SOURCE:
>>>

Thursday, August 18, 2005


Hilary Rosen on Larry Lessig's blog
After the comment storm I participated in a few days ago, Hilary Rosen has posted her responses to the comments on Larry Lessig's blog.

I added the following additional comments:

"There is a critical difference between the "Internet" and other spaces governed by US laws.

For one - the "Internet" is truly global (I think the last country without connectivity has now been connected) and while it is true that US legal decisions have a way of being written into treaties and/or copied around the world - as we have recently seen in the case of the EU rejecting Software Patents this is by no means universally true.

So when the US, as in many recent laws like the DCMA, tries to legislate for the Internet as a whole it may in a very real sense be fighting a losing battle, with the biggest losers possibly being US citizens (and our corporations) who will be prevented from the full potential of digital technology.

In the case of online gambling, for example, this is a complex subject - but it is also very clearly one where companies (and their millions of customers) in other countries are seeing a great deal of innovation and revenues.

In the case of innovation in less politically charged realms - from patents to music - I personally find it striking that some of the most innovative music I have heard recently have been mashups, mostly from Europeans (though they are likely difficult to license in Europe as well as the US).

On a more legally clear example, I listen to a large number of podcasts - however here in the US they are restricted heavily by limitations (specifically the lack of legal universal licenses ala radio licenses) to allow podcasters to mix and play any song they would like to. However other countries have adopted radio-like universal licenses and the result is one of my favorite podcasts and a mix of music better by leaps and bounds than any radio station I have ever heard (on or offline) - Karin's Themed podcasts. These are about 1 hour blocks of music bound by a common theme - often a very international selection of music, but even when she selects only English language songs her groupings and selections cause me to hear old songs in new ways.

<<<

JOB 1: In the blog post, which body does the writer say rejected software patents?

INFORMATION SUPPLIED:
>>>

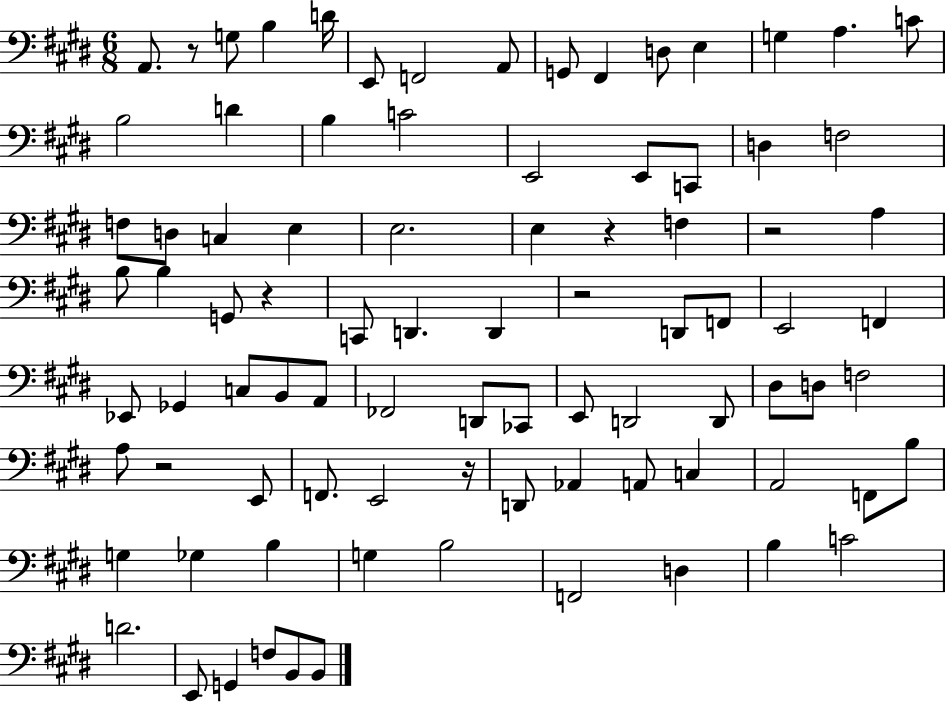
{
  \clef bass
  \numericTimeSignature
  \time 6/8
  \key e \major
  \repeat volta 2 { a,8. r8 g8 b4 d'16 | e,8 f,2 a,8 | g,8 fis,4 d8 e4 | g4 a4. c'8 | \break b2 d'4 | b4 c'2 | e,2 e,8 c,8 | d4 f2 | \break f8 d8 c4 e4 | e2. | e4 r4 f4 | r2 a4 | \break b8 b4 g,8 r4 | c,8 d,4. d,4 | r2 d,8 f,8 | e,2 f,4 | \break ees,8 ges,4 c8 b,8 a,8 | fes,2 d,8 ces,8 | e,8 d,2 d,8 | dis8 d8 f2 | \break a8 r2 e,8 | f,8. e,2 r16 | d,8 aes,4 a,8 c4 | a,2 f,8 b8 | \break g4 ges4 b4 | g4 b2 | f,2 d4 | b4 c'2 | \break d'2. | e,8 g,4 f8 b,8 b,8 | } \bar "|."
}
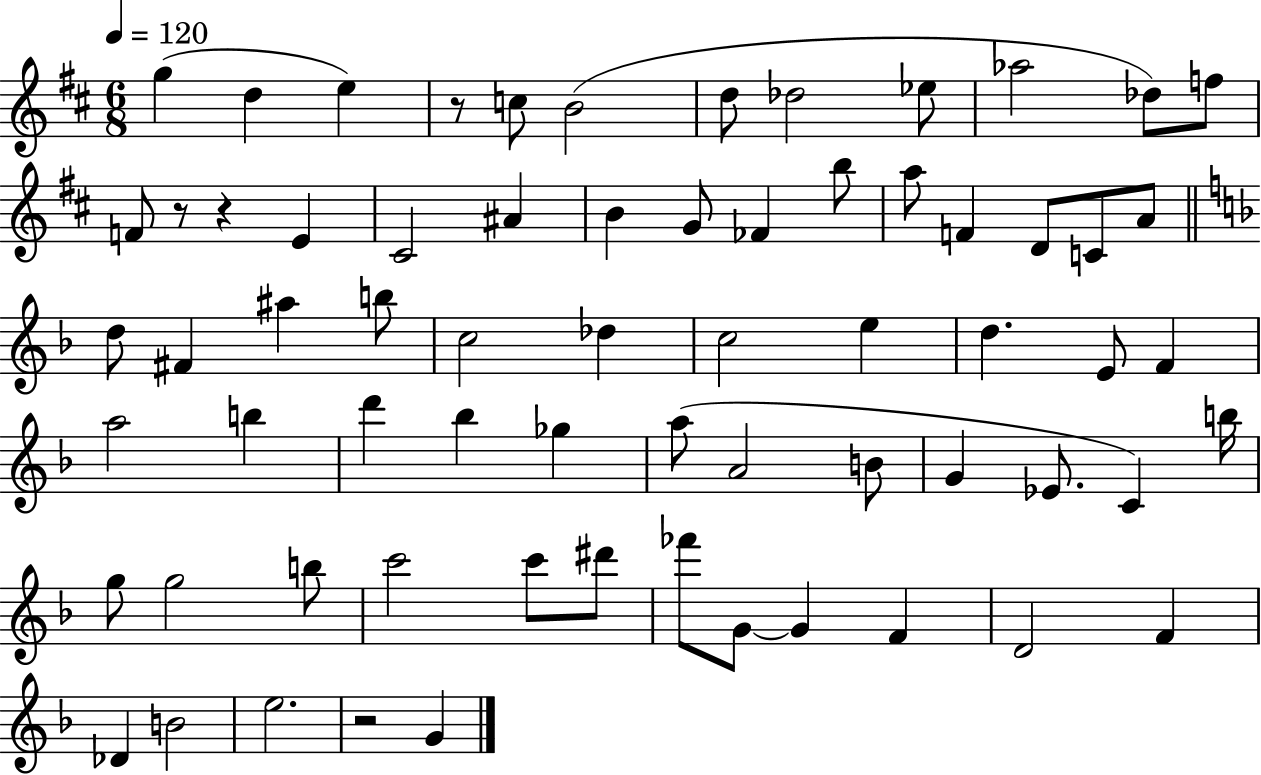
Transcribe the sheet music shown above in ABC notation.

X:1
T:Untitled
M:6/8
L:1/4
K:D
g d e z/2 c/2 B2 d/2 _d2 _e/2 _a2 _d/2 f/2 F/2 z/2 z E ^C2 ^A B G/2 _F b/2 a/2 F D/2 C/2 A/2 d/2 ^F ^a b/2 c2 _d c2 e d E/2 F a2 b d' _b _g a/2 A2 B/2 G _E/2 C b/4 g/2 g2 b/2 c'2 c'/2 ^d'/2 _f'/2 G/2 G F D2 F _D B2 e2 z2 G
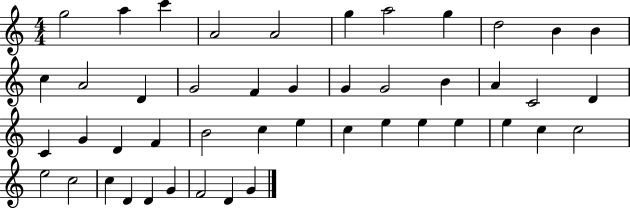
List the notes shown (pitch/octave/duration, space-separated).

G5/h A5/q C6/q A4/h A4/h G5/q A5/h G5/q D5/h B4/q B4/q C5/q A4/h D4/q G4/h F4/q G4/q G4/q G4/h B4/q A4/q C4/h D4/q C4/q G4/q D4/q F4/q B4/h C5/q E5/q C5/q E5/q E5/q E5/q E5/q C5/q C5/h E5/h C5/h C5/q D4/q D4/q G4/q F4/h D4/q G4/q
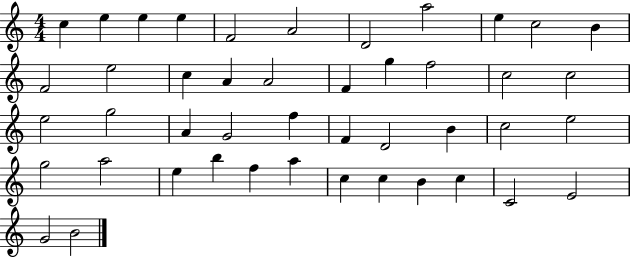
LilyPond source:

{
  \clef treble
  \numericTimeSignature
  \time 4/4
  \key c \major
  c''4 e''4 e''4 e''4 | f'2 a'2 | d'2 a''2 | e''4 c''2 b'4 | \break f'2 e''2 | c''4 a'4 a'2 | f'4 g''4 f''2 | c''2 c''2 | \break e''2 g''2 | a'4 g'2 f''4 | f'4 d'2 b'4 | c''2 e''2 | \break g''2 a''2 | e''4 b''4 f''4 a''4 | c''4 c''4 b'4 c''4 | c'2 e'2 | \break g'2 b'2 | \bar "|."
}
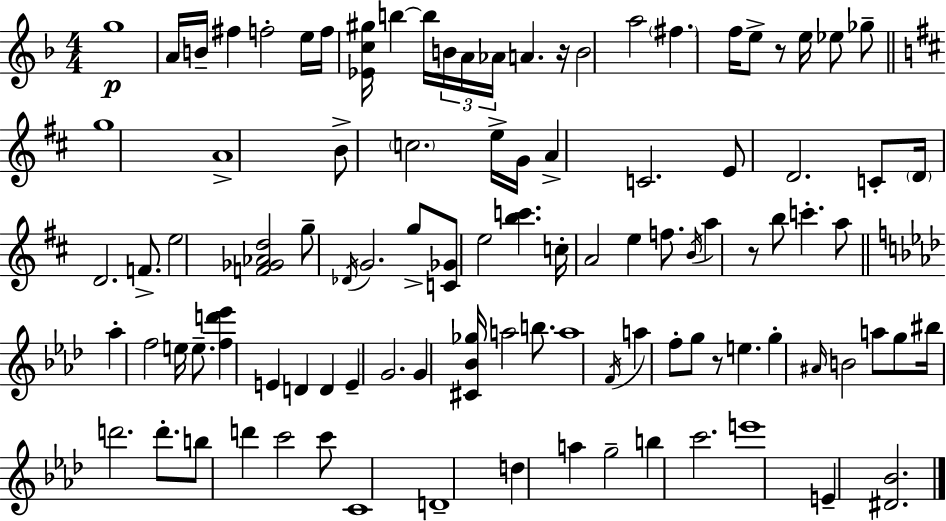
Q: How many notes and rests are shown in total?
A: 100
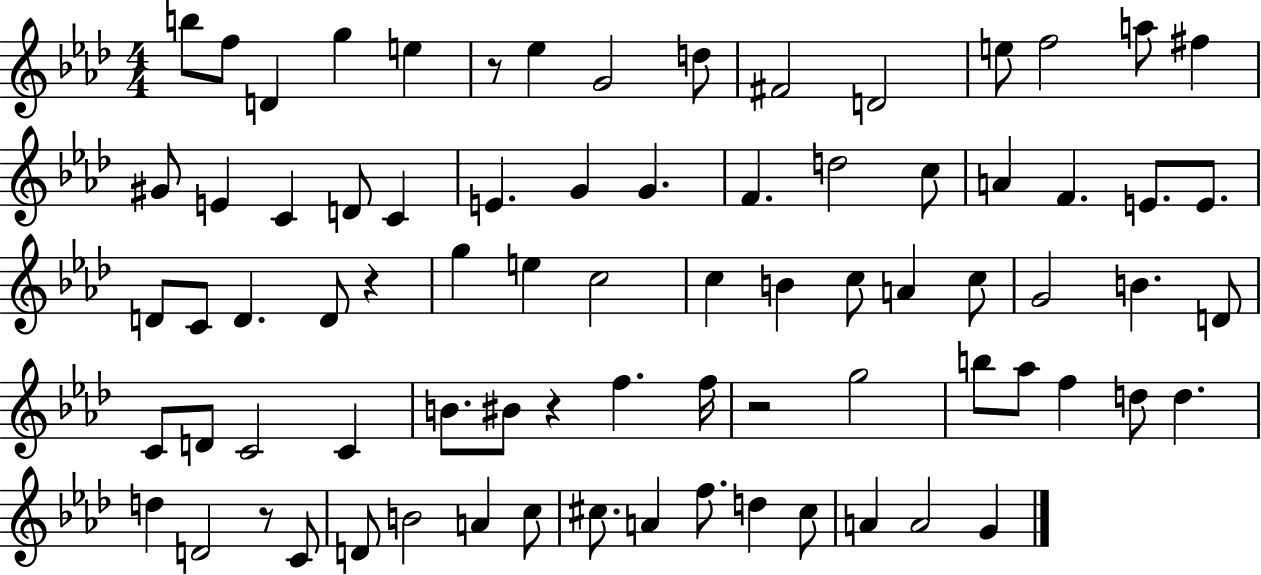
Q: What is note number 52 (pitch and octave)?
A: F5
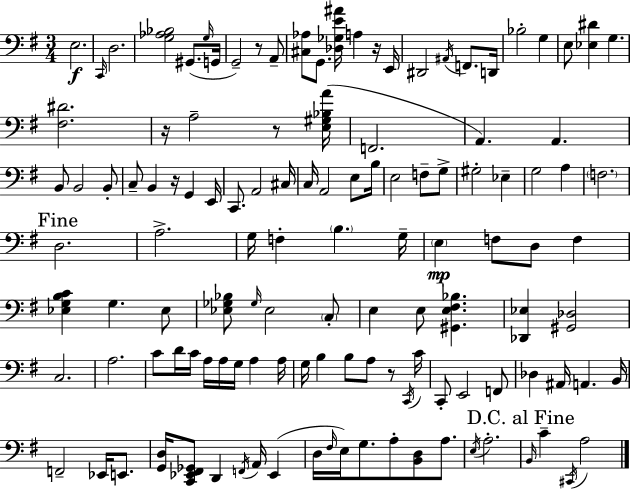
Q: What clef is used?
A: bass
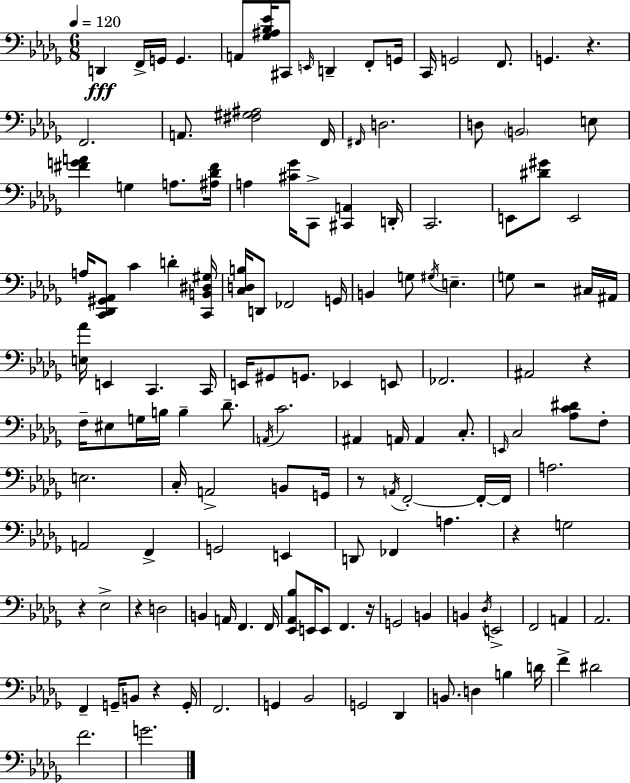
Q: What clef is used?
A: bass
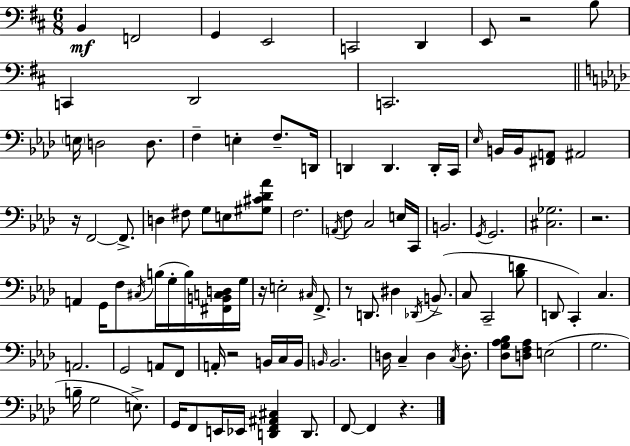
B2/q F2/h G2/q E2/h C2/h D2/q E2/e R/h B3/e C2/q D2/h C2/h. E3/s D3/h D3/e. F3/q E3/q F3/e. D2/s D2/q D2/q. D2/s C2/s Eb3/s B2/s B2/s [F#2,A2]/e A#2/h R/s F2/h F2/e. D3/q F#3/e G3/e E3/e [G#3,C#4,Db4,Ab4]/e F3/h. A2/s F3/e C3/h E3/s C2/s B2/h. G2/s G2/h. [C#3,Gb3]/h. R/h. A2/q G2/s F3/e C#3/s B3/s G3/s B3/s [F#2,B2,C3,D3]/s G3/s R/s E3/h C#3/s F2/e. R/e D2/e. D#3/q Db2/s B2/e. C3/e C2/h [Bb3,D4]/e D2/e C2/q C3/q. A2/h. G2/h A2/e F2/e A2/s R/h B2/s C3/s B2/s B2/s B2/h. D3/s C3/q D3/q C3/s D3/e. [Db3,G3,Ab3,Bb3]/e [D3,F3,Ab3]/e E3/h G3/h. B3/s G3/h E3/e. G2/s F2/e E2/s Eb2/s [D2,F2,A#2,C#3]/q D2/e. F2/e F2/q R/q.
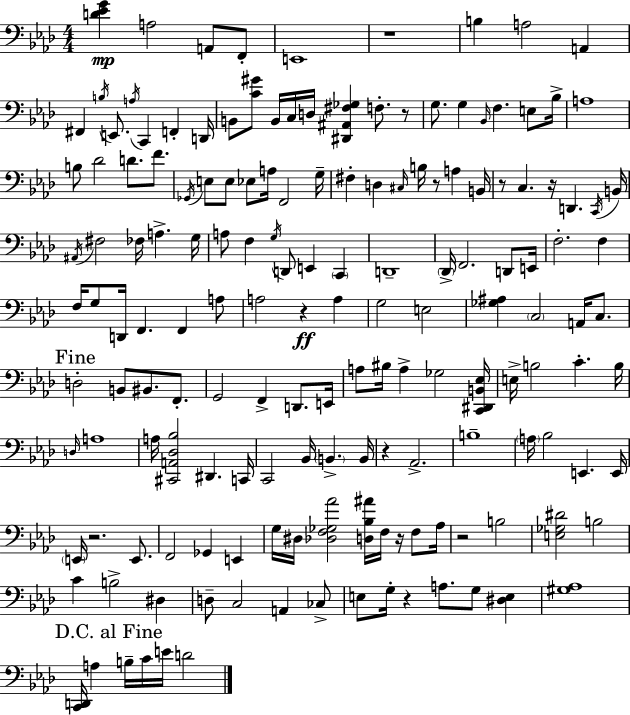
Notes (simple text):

[D4,Eb4,G4]/q A3/h A2/e F2/e E2/w R/w B3/q A3/h A2/q F#2/q B3/s E2/e. A3/s C2/q F2/q D2/s B2/e [C4,G#4]/e B2/s C3/s D3/s [D#2,A#2,F#3,Gb3]/q F3/e. R/e G3/e. G3/q Bb2/s F3/q. E3/e Bb3/s A3/w B3/e Db4/h D4/e. F4/e. Gb2/s E3/e E3/e Eb3/e A3/s F2/h G3/s F#3/q D3/q C#3/s B3/s R/e A3/q B2/s R/e C3/q. R/s D2/q. C2/s B2/s A#2/s F#3/h FES3/s A3/q. G3/s A3/e F3/q G3/s D2/e E2/q C2/q D2/w Db2/s F2/h. D2/e E2/s F3/h. F3/q F3/s G3/e D2/s F2/q. F2/q A3/e A3/h R/q A3/q G3/h E3/h [Gb3,A#3]/q C3/h A2/s C3/e. D3/h B2/e BIS2/e. F2/e. G2/h F2/q D2/e. E2/s A3/e BIS3/s A3/q Gb3/h [C2,D#2,B2,Eb3]/s E3/s B3/h C4/q. B3/s D3/s A3/w A3/s [C#2,A2,Db3,Bb3]/h D#2/q. C2/s C2/h Bb2/s B2/q. B2/s R/q Ab2/h. B3/w A3/s Bb3/h E2/q. E2/s E2/s R/h. E2/e. F2/h Gb2/q E2/q G3/s D#3/s [Db3,F3,Gb3,Ab4]/h [D3,Bb3,A#4]/s F3/s R/s F3/e Ab3/s R/h B3/h [E3,Gb3,D#4]/h B3/h C4/q B3/h D#3/q D3/e C3/h A2/q CES3/e E3/e G3/s R/q A3/e. G3/e [D#3,E3]/q [G#3,Ab3]/w [C2,D2]/s A3/q B3/s C4/s E4/s D4/h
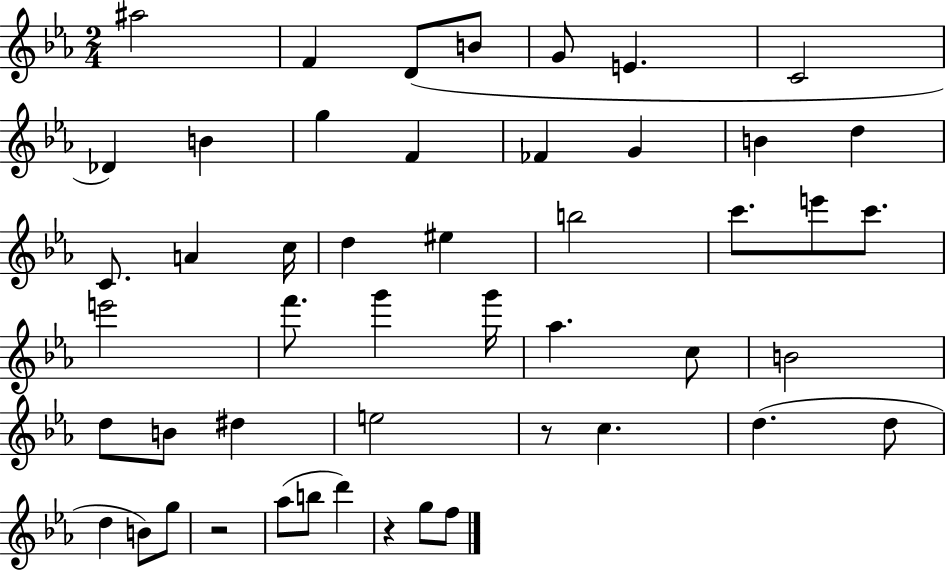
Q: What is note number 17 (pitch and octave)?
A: A4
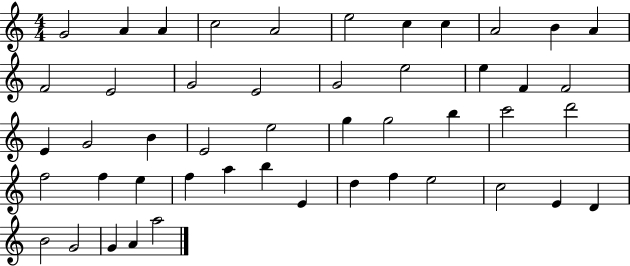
G4/h A4/q A4/q C5/h A4/h E5/h C5/q C5/q A4/h B4/q A4/q F4/h E4/h G4/h E4/h G4/h E5/h E5/q F4/q F4/h E4/q G4/h B4/q E4/h E5/h G5/q G5/h B5/q C6/h D6/h F5/h F5/q E5/q F5/q A5/q B5/q E4/q D5/q F5/q E5/h C5/h E4/q D4/q B4/h G4/h G4/q A4/q A5/h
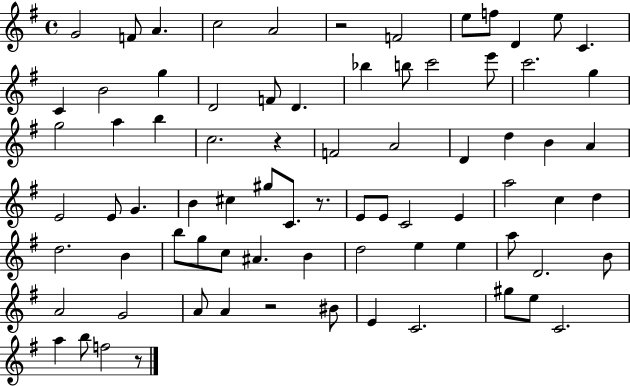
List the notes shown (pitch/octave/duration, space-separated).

G4/h F4/e A4/q. C5/h A4/h R/h F4/h E5/e F5/e D4/q E5/e C4/q. C4/q B4/h G5/q D4/h F4/e D4/q. Bb5/q B5/e C6/h E6/e C6/h. G5/q G5/h A5/q B5/q C5/h. R/q F4/h A4/h D4/q D5/q B4/q A4/q E4/h E4/e G4/q. B4/q C#5/q G#5/e C4/e. R/e. E4/e E4/e C4/h E4/q A5/h C5/q D5/q D5/h. B4/q B5/e G5/e C5/e A#4/q. B4/q D5/h E5/q E5/q A5/e D4/h. B4/e A4/h G4/h A4/e A4/q R/h BIS4/e E4/q C4/h. G#5/e E5/e C4/h. A5/q B5/e F5/h R/e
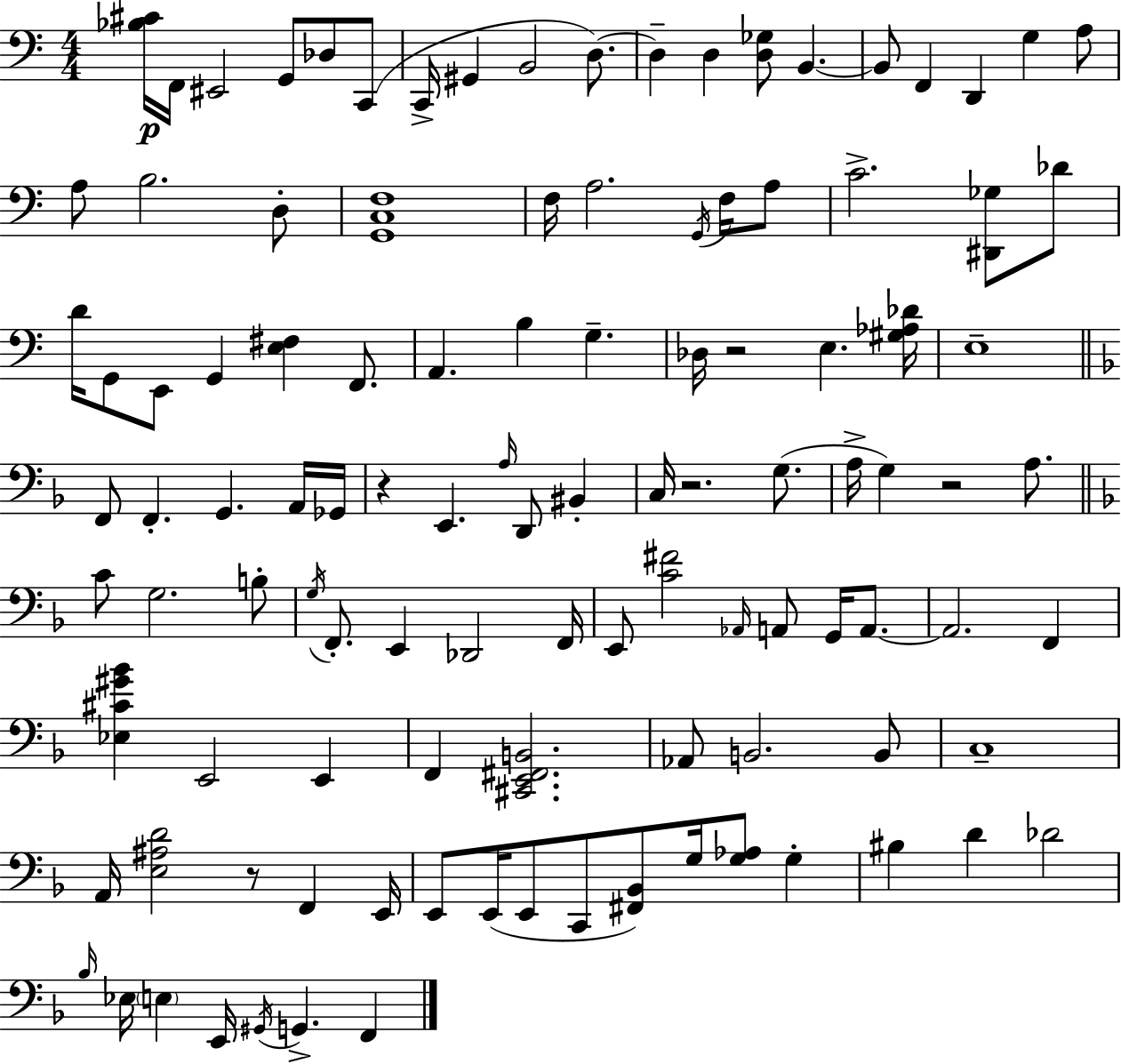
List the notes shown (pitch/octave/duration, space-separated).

[Bb3,C#4]/s F2/s EIS2/h G2/e Db3/e C2/e C2/s G#2/q B2/h D3/e. D3/q D3/q [D3,Gb3]/e B2/q. B2/e F2/q D2/q G3/q A3/e A3/e B3/h. D3/e [G2,C3,F3]/w F3/s A3/h. G2/s F3/s A3/e C4/h. [D#2,Gb3]/e Db4/e D4/s G2/e E2/e G2/q [E3,F#3]/q F2/e. A2/q. B3/q G3/q. Db3/s R/h E3/q. [G#3,Ab3,Db4]/s E3/w F2/e F2/q. G2/q. A2/s Gb2/s R/q E2/q. A3/s D2/e BIS2/q C3/s R/h. G3/e. A3/s G3/q R/h A3/e. C4/e G3/h. B3/e G3/s F2/e. E2/q Db2/h F2/s E2/e [C4,F#4]/h Ab2/s A2/e G2/s A2/e. A2/h. F2/q [Eb3,C#4,G#4,Bb4]/q E2/h E2/q F2/q [C#2,E2,F#2,B2]/h. Ab2/e B2/h. B2/e C3/w A2/s [E3,A#3,D4]/h R/e F2/q E2/s E2/e E2/s E2/e C2/e [F#2,Bb2]/e G3/s [G3,Ab3]/e G3/q BIS3/q D4/q Db4/h Bb3/s Eb3/s E3/q E2/s G#2/s G2/q. F2/q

<<<

JOB 2: Duplicate the part of the entries that opens at their start and closes with the line containing "Transcribe the sheet", including both ends, and leave the pictures out.

OUTPUT 1: The EU.

OUTPUT 2:
{
  \clef bass
  \numericTimeSignature
  \time 6/8
  \key e \major
  \repeat volta 2 { a,8. r8 g8 b4 d'16 | e,8 f,2 a,8 | g,8 fis,4 d8 e4 | g4 a4. c'8 | \break b2 d'4 | b4 c'2 | e,2 e,8 c,8 | d4 f2 | \break f8 d8 c4 e4 | e2. | e4 r4 f4 | r2 a4 | \break b8 b4 g,8 r4 | c,8 d,4. d,4 | r2 d,8 f,8 | e,2 f,4 | \break ees,8 ges,4 c8 b,8 a,8 | fes,2 d,8 ces,8 | e,8 d,2 d,8 | dis8 d8 f2 | \break a8 r2 e,8 | f,8. e,2 r16 | d,8 aes,4 a,8 c4 | a,2 f,8 b8 | \break g4 ges4 b4 | g4 b2 | f,2 d4 | b4 c'2 | \break d'2. | e,8 g,4 f8 b,8 b,8 | } \bar "|."
}
Transcribe the sheet music shown above in ABC notation.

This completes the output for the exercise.